The UK’s creative industries employ high numbers of European workers who cannot be replaced by British staff, according to a Creative Industries Federation survey. Nearly three-quarters of respondents believed restricting immigration will limit their capacity to do business.
Craft professionals in Scotland are co-creating a vision for craft in Scotland for the next ten years, following an event promoted by the Craft Curators’ Network and funded by Creative Scotland. The intention is to develop a manifesto for Craft in Scotland.
The Council of Europe has adopted the conclusions of a report recognising that international cultural relations can only develop by encouraging cultural diversity within the EU. They call for consistency and coherence of effort across states.
A new report by King's College London calls for the arts and creative industries to take ‘everyday’ creativity and culture seriously. Towards cultural democracy: promoting cultural capabilities for everyone is an investigation into the UK’s cultural ecology that sheds light on the explosion of cultural creativity that could be happening if the arts, creative industries and everyday creativity were better connected. The report calls for a more inclusive approach to building the pathways and partnerships that enable creativity.
Research on the economy and enterprise
Students in Creative Arts and Design earn less than students in any other subject after leaving university, according to figures from the Department for Education. At the five-year mark, half of creative graduates were earning between £18,000 and £22,000, though salaries ranged from a low of £10k to a high of £28k. The findings may result from the difficulty in reflecting clearly self-employment (typical of the crafts sector) in Higher Education Statistics Service data, an issue to which the Crafts Council has drawn attention.

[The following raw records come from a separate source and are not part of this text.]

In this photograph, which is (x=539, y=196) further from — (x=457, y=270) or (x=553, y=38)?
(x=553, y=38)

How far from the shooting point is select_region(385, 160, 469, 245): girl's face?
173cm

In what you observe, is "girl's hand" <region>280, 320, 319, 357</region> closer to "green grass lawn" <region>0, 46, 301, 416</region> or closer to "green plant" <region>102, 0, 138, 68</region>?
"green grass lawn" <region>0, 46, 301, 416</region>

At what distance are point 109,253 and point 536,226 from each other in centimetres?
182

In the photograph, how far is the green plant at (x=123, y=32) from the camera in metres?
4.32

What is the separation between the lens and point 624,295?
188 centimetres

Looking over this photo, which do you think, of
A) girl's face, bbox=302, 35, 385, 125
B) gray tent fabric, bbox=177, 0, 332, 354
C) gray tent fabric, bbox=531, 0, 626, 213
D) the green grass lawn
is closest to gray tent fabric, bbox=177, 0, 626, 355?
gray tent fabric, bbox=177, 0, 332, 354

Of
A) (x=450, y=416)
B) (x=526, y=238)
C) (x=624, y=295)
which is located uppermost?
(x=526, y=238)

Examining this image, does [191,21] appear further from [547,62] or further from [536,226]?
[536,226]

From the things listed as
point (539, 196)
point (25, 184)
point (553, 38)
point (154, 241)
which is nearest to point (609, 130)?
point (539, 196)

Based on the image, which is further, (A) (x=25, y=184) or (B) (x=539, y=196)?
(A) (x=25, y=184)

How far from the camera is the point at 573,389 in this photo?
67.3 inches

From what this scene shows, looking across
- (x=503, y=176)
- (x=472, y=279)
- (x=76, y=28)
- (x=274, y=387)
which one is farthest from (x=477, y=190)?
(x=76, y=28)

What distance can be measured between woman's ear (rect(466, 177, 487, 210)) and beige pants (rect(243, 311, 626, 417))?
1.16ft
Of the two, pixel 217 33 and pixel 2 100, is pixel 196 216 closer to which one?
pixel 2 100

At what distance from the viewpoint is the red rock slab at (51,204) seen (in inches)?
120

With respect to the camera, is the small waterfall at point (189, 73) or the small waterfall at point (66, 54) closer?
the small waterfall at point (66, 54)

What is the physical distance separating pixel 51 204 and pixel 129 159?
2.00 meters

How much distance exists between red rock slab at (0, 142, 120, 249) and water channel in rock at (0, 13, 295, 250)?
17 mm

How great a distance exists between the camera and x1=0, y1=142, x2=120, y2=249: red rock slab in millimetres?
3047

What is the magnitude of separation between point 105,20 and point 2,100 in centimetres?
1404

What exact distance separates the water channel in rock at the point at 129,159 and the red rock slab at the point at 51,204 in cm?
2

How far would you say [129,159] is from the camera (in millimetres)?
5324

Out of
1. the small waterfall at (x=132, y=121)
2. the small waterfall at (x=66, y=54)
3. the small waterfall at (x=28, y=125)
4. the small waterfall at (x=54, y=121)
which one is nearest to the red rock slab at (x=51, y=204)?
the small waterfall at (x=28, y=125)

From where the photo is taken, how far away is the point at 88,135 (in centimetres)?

Self-Organising Self-Employed: Empowering grassroots collaboration in the new economy, a new report from the RSA and Federation of Small Businesses, calls for a movement of mass self-organising among the self-employed. Drawing on case studies of cash-pooling schemes, micro finance initiatives, sick pay funds and time share agreements, the report explores the opportunities and challenges of an approach which may have useful lessons for makers.
New DCMS figures on Gross Value Added (GVA) by type of industry reveal that GVA for the ‘manufacture of jewellery and related articles’ has increased by 40% increase in 5 years. The biggest increases are in the north east and south east (see line 41 on the data tab). Following representations from the Crafts Council and others, DCMS started measuring industry outputs, but solely for this discipline. In our report, Measuring the Craft Economy, we set out a fuller range of measurements we still seek to see represented in national statistics.
Mapping the Creative Value Chains, a study for the European Commission, looks at the impact of the digital revolution on the different creative value chains, including craft. The findings confirm that collaborations between cultural actors and non-cultural actors are common but suggest that craft shows lower levels of openness to and integration with value chains in other sectors. However, the Crafts Council’s report Innovation through Craft: Opportunities for growth, presents some successful examples and illustrates that where this is not the case, there are barriers to collaboration which we are recommending are addressed in the Government’s Industrial Strategy.
As part of our collaborative project with King’s College London on how craft students in higher education learn the professional and entrepreneurial skills they need to continue their creative practice once out of education, Lauren England publishes a third blog about her research. Here Lauren focuses on the different influences shaping graduates’ perceptions of their own practice and understanding of business.
Camden Council, in partnership with the Knowledge Quarter, has launched its STEAM (science, technology, engineering, arts and maths) Commission findings. The report sets out a specific menu of actions to ensure a future pipeline of local talent.